Isa: I can't eat that weird, foreign stuff.

Lou: Well, your Uncle Lou, he only uses fresh domestic ingredients in his cooking, nothing weird or foreign.

Isa: But, you said you taught my Mom everything she knows about cooking.

Lou: Yes, yes, so I did.

Isa: So doesn't she cook just like you?

Lou: Yes, in a way, but she doesn't attend to another rule of cooking: know your audience.

Isa: Audience?

Lou: I am cooking for you right now, so you are my audience.

Isa: Oh, I see.

Lou: Yes, so I cook only with things that I know you like.

Isa: Okay.

Lou: When my niece comes to visit, she will eat! She will eat and gain weight and be happy; because Uncle Lou knows how to make his audience happy.

Isa: Sounds good. I'm pretty hungry.

Lou: Yes, you are also pretty and hungry, too.

Isa: Thanks, Uncle Lou.

(Lou takes something from the oven)

Lou: Right now, I've just finished this flan for you.

Isa: Flan?

Lou: It's like a cake with low self-esteem. See, it is flat and in a pan; so, it is a flan.

Isa: Smells good.

(Lou cuts a piece, puts it on a plate with a fork and hands it to Isa)

Lou: It should. It is filled with those things that I know my audience likes.

Isa: (taking a bite) What's in it?

Lou: You tell me.

Isa: Strawberries?

Lou: Of course, easy, easy for you. Even when you were a little girl, I would catch you stealing strawberries from my garden.

Isa: I still steal some.

Lou: I know, but you are quicker now so I don't catch you.

Isa: (another bite) Cinnamon?

Lou: Of course, you do love cinnamon, I know.

Isa: And... (chewing some, getting a concerned look on her face) Bleehhh... what's... (grabbing at her tongue) Is that... Uncle Lou, there's hair... a lot of hair...

Lou: (big smile, he's excited) Not hair, Isa... fur!
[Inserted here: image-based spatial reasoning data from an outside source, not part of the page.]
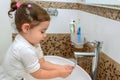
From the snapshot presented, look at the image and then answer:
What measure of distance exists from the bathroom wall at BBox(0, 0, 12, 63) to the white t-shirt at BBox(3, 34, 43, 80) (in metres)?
0.59

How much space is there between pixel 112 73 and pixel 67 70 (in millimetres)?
234

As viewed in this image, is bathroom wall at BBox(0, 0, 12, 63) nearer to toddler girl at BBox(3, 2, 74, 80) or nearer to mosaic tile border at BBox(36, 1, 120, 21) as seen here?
mosaic tile border at BBox(36, 1, 120, 21)

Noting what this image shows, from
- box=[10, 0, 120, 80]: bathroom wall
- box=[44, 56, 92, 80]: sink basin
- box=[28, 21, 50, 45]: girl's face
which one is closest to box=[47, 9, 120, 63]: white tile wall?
box=[10, 0, 120, 80]: bathroom wall

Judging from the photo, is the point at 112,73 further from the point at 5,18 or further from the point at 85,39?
the point at 5,18

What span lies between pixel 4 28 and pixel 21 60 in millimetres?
679

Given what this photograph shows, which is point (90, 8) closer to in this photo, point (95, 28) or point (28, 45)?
point (95, 28)

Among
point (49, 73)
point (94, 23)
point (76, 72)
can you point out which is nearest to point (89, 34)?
point (94, 23)

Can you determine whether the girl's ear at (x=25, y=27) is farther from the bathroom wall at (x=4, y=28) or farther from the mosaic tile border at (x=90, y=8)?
the bathroom wall at (x=4, y=28)

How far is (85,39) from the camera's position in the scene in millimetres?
1433

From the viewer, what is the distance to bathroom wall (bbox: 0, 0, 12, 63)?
158cm

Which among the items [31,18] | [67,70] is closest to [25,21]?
[31,18]

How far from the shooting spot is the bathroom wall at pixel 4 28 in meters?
1.58

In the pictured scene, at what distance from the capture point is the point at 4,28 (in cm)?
163

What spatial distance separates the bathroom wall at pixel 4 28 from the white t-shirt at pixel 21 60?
587mm
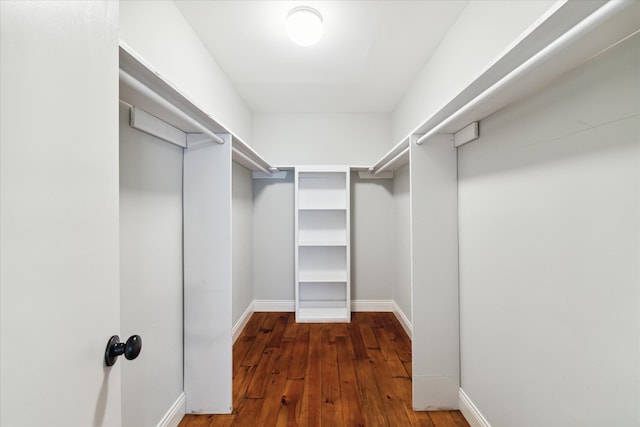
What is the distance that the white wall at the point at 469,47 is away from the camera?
1.13m

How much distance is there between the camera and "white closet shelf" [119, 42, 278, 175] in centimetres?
79

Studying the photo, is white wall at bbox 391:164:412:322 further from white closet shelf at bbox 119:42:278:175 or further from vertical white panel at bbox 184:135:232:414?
white closet shelf at bbox 119:42:278:175

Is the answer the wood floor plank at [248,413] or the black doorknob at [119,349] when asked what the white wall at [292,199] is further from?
the black doorknob at [119,349]

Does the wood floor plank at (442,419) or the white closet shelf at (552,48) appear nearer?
the white closet shelf at (552,48)

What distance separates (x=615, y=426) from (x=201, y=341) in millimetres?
1730

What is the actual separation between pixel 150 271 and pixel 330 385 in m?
1.38

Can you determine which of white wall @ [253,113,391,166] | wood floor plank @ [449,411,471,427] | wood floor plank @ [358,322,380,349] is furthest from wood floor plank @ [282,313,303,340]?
white wall @ [253,113,391,166]

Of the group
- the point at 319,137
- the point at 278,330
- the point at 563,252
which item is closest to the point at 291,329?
the point at 278,330

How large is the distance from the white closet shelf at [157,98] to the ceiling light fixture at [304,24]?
736 mm

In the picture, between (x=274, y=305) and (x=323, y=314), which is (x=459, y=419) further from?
(x=274, y=305)

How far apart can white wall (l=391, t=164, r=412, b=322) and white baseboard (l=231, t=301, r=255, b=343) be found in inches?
64.6

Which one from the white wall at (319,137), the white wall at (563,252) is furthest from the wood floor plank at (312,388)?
the white wall at (319,137)

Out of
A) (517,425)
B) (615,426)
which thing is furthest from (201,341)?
(615,426)

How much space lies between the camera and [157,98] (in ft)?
3.18
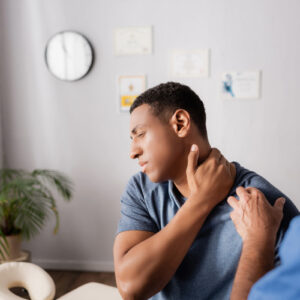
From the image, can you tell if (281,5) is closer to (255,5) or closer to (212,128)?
(255,5)

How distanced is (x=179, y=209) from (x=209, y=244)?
139mm

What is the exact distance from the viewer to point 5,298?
4.41 feet

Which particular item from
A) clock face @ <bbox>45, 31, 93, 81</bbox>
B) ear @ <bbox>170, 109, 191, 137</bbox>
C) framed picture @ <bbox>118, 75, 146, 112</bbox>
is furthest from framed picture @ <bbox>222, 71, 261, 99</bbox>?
ear @ <bbox>170, 109, 191, 137</bbox>

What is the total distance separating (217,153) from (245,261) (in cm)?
36

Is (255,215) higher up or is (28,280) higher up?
(255,215)

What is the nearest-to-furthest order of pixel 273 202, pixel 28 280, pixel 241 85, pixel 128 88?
pixel 273 202, pixel 28 280, pixel 241 85, pixel 128 88

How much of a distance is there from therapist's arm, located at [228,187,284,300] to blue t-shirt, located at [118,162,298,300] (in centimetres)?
6

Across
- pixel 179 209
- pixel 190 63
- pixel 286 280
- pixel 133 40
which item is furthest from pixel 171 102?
pixel 133 40

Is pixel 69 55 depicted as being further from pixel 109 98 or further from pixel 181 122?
pixel 181 122

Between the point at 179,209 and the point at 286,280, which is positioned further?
the point at 179,209

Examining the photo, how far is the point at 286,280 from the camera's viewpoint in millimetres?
470

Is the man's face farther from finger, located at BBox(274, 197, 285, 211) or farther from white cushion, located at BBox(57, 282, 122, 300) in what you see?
white cushion, located at BBox(57, 282, 122, 300)

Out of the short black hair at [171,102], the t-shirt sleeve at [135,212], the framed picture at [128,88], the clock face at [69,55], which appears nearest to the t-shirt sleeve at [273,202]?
the short black hair at [171,102]

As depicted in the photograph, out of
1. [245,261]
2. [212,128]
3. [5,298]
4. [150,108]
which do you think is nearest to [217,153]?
[150,108]
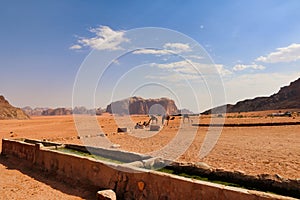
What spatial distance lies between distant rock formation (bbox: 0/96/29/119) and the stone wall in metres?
56.9

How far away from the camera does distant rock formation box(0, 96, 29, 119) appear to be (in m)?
58.5

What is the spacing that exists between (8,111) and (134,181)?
64.7 meters

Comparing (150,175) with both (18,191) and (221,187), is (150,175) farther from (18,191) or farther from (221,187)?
(18,191)

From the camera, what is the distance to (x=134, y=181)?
5660mm

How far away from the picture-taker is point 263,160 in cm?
867

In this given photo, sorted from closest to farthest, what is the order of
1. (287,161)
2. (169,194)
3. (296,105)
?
(169,194), (287,161), (296,105)

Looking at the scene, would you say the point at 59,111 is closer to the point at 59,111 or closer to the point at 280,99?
the point at 59,111

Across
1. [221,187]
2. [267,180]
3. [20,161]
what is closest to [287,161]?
[267,180]

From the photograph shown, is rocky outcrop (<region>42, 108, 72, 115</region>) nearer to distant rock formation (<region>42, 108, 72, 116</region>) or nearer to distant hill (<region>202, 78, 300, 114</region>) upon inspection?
distant rock formation (<region>42, 108, 72, 116</region>)

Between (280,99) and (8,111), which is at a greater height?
(280,99)

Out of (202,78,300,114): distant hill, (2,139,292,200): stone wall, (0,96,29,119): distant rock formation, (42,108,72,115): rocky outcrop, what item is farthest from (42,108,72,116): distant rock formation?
(2,139,292,200): stone wall

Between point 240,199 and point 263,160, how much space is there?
5277 mm

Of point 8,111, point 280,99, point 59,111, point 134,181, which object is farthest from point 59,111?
point 134,181

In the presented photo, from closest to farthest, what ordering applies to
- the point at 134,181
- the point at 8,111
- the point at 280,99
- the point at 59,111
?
the point at 134,181 < the point at 8,111 < the point at 280,99 < the point at 59,111
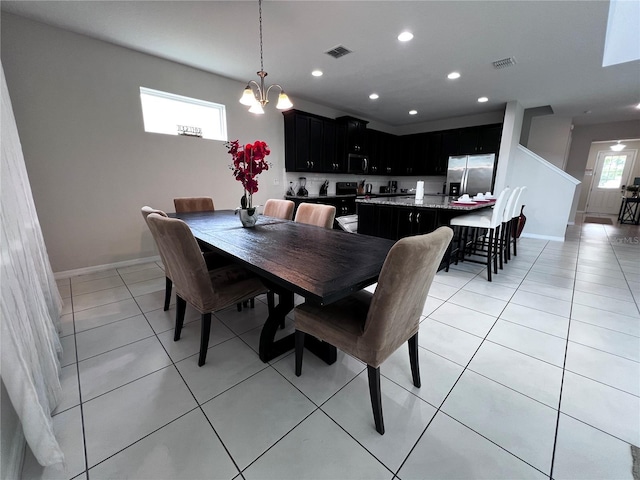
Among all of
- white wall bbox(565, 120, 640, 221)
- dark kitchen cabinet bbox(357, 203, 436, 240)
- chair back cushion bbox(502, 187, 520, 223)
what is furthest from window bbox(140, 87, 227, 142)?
white wall bbox(565, 120, 640, 221)

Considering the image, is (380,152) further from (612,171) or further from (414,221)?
(612,171)

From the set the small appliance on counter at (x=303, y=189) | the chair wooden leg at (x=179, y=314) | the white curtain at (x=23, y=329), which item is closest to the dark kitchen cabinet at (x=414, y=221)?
the small appliance on counter at (x=303, y=189)

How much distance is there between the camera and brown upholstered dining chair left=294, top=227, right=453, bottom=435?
0.97 metres

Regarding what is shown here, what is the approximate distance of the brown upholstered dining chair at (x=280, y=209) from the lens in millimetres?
2873

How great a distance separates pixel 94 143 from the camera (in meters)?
3.04

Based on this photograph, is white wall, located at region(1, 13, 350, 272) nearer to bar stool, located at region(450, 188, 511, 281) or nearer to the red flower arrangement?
the red flower arrangement

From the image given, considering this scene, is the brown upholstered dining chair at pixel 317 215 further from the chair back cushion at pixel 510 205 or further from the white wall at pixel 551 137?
the white wall at pixel 551 137

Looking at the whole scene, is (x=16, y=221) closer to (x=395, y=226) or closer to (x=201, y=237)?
(x=201, y=237)

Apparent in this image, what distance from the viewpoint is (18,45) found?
99.3 inches

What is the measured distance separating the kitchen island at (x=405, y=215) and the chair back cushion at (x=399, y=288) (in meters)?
2.20

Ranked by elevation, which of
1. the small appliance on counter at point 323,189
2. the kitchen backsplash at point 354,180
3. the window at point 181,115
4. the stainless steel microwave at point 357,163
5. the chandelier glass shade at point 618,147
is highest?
the chandelier glass shade at point 618,147

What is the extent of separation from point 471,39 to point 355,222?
2.59 metres

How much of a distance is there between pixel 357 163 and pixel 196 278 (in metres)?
5.32

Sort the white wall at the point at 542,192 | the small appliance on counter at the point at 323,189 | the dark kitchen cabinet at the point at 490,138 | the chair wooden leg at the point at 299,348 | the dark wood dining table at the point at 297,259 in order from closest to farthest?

Isa: (gagging, retching) Aggghhh, uuhhhhhgggghhh.... what did you put in this... akkkk...

Lou: You do not know?

Isa: No!

Lou: Kitties! I know this is what you love most of all!

(Isa starts vomiting on her plate)

Lou: But the kitties are fresh-blended this morning!

(more vomiting, Lou goes to the fridge and pulls out a large bowl)

Lou: (indicating bowl) Perhaps you love puppies more now?